* [What you are asked to do]:
Report each line in the records below that contains the string "pixel", treating uppercase and lowercase letters as different.

-- Begin Information supplied --

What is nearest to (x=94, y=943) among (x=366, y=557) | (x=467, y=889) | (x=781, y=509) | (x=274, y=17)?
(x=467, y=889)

-- End Information supplied --
-- Begin Information supplied --

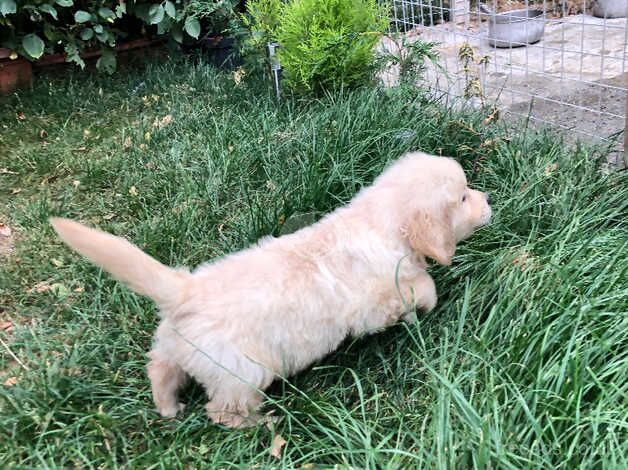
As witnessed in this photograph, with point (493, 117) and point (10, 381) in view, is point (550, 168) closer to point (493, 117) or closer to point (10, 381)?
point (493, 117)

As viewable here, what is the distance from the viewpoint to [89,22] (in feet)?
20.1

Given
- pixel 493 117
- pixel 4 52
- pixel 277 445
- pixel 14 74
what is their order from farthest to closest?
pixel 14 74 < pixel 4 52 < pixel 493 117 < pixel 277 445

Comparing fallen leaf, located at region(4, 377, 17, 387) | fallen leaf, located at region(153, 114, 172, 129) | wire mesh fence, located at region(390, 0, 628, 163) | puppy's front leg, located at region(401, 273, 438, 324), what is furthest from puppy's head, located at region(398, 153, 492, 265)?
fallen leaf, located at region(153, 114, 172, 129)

-- End Information supplied --

* [Written solution]:
- pixel 493 117
- pixel 4 52
- pixel 277 445
- pixel 14 74
pixel 14 74 < pixel 4 52 < pixel 493 117 < pixel 277 445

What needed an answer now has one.